What types of Hive clusters are supported?
Using Hive
Amazon EMR | Analytics
There are two types of clusters supported with Hive: interactive and batch. In an interactive mode a customer can start a cluster and run Hive scripts interactively directly on the master node. Typically, this mode is used to do ad hoc data analyses and for application development. In batch mode, the Hive script is stored in Amazon S3 and is referenced at the start of the cluster. Typically, batch mode is used for repeatable runs such as report generation.
How can I launch a Hive cluster?
Using Hive
Amazon EMR | Analytics
Both batch and interactive clusters can be started from AWS Management Console, EMR command line client, or APIs. Please refer to the Hive section in the Release Guide for more details on launching a Hive cluster.
When should I use Hive vs. PIG?
Using Hive
Amazon EMR | Analytics
Hive and PIG both provide high level data-processing languages with support for complex data types for operating on large datasets. The Hive language is a variant of SQL and so is more accessible to people already familiar with SQL and relational databases. Hive has support for partitioned tables which allow Amazon EMR clusters to pull down only the table partition relevant to the query being executed rather than doing a full table scan. Both PIG and Hive have query plan optimization. PIG is able to optimize across an entire scripts while Hive queries are optimized at the statement level.

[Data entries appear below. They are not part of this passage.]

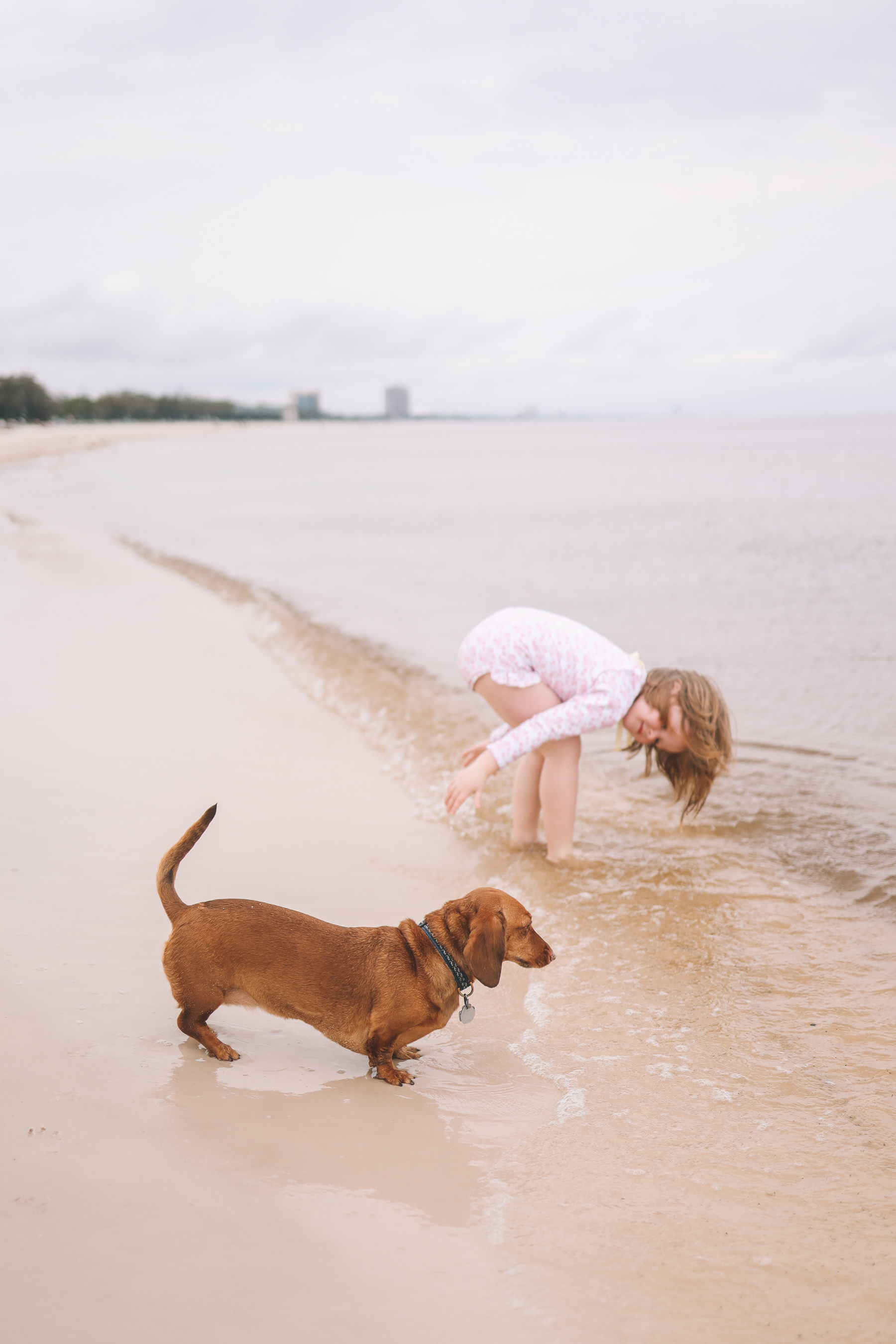 toddler playing Gulf Beach Day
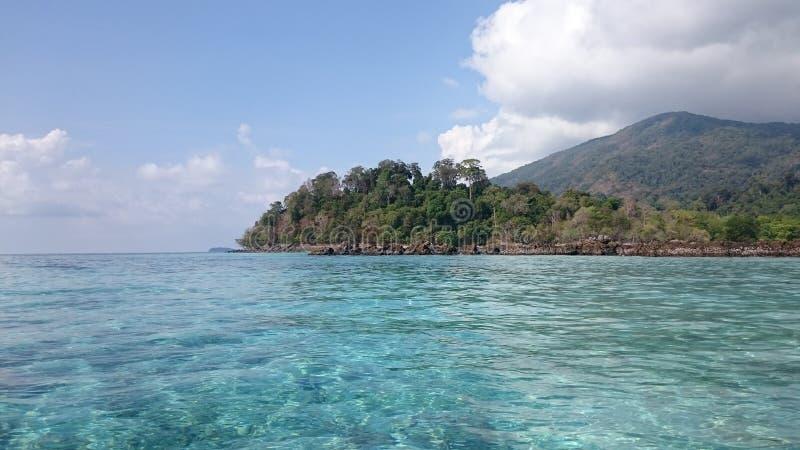 L'île image libre de droits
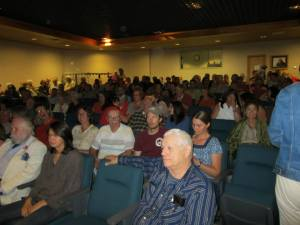 """Standing room only at the Northern Great Lakes Visitor Center for the screening of 371 Production's """"Wisconsin Mining Standoff."""" Photo: Bobbi Rongstad"""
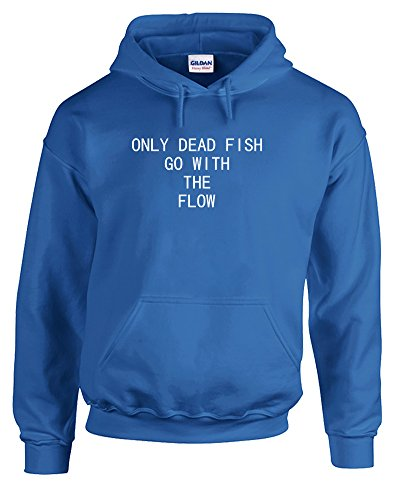 Only Dead Fish Go With The Flow, Printed Hoodie – Royal Blue/White 2XL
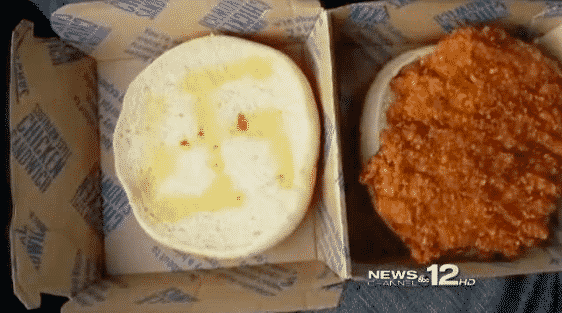 The Strangest Stuff People Have Found in Their Food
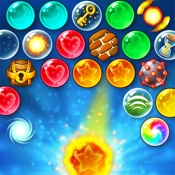 Bubble Bust 2 Premium Hack Resources (Android/iOS) proof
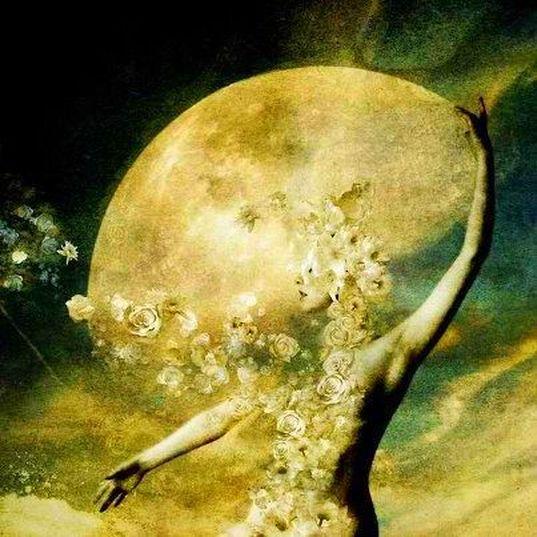 Moon vedic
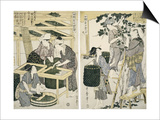 Silk-Worm Culture by Women Print by Kitagawa Utamaro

Ultimately the choice of whether to use Hive or PIG will depend on the exact requirements of the application domain and the preferences of the implementers and those writing queries.
What version of Hive does Amazon EMR support?
Using Hive
Amazon EMR | Analytics
Amazon EMR supports multiple versions of Hive, including version 0.11.0.
Can I write to a table from two clusters concurrently
Using Hive
Amazon EMR | Analytics
No. Hive does not support concurrently writing to tables. You should avoid concurrently writing to the same table or reading from a table while you are writing to it. Hive has non-deterministic behavior when reading and writing at the same time or writing and writing at the same time.
Can I share data between clusters?
Using Hive
Amazon EMR | Analytics
Yes. You can read data in Amazon S3 within a Hive script by having ‘create external table’ statements at the top of your script. You need a create table statement for each external resource that you access.
Should I run one large cluster, and share it amongst many users or many smaller clusters?
Using Hive
Amazon EMR | Analytics
Amazon EMR provides a unique capability for you to use both methods. On the one hand one large cluster may be more efficient for processing regular batch workloads. On the other hand, if you require ad-hoc querying or workloads that vary with time, you may choose to create several separate cluster tuned to the specific task sharing data sources stored in Amazon S3.
Can I access a script or jar resource which is on my local file system?
Using Hive
Amazon EMR | Analytics
No. You must upload the script or jar to Amazon S3 or to the cluster’s master node before it can be referenced. For uploading to Amazon S3 you can use tools including s3cmd, jets3t or S3Organizer.
Can I run a persistent cluster executing multiple Hive queries?
Using Hive
Amazon EMR | Analytics
Yes. You run a cluster in a manual termination mode so it will not terminate between Hive steps. To reduce the risk of data loss we recommend periodically persisting all of your important data in Amazon S3. It is good practice to regularly transfer your work to a new cluster to test you process for recovering from master node failure.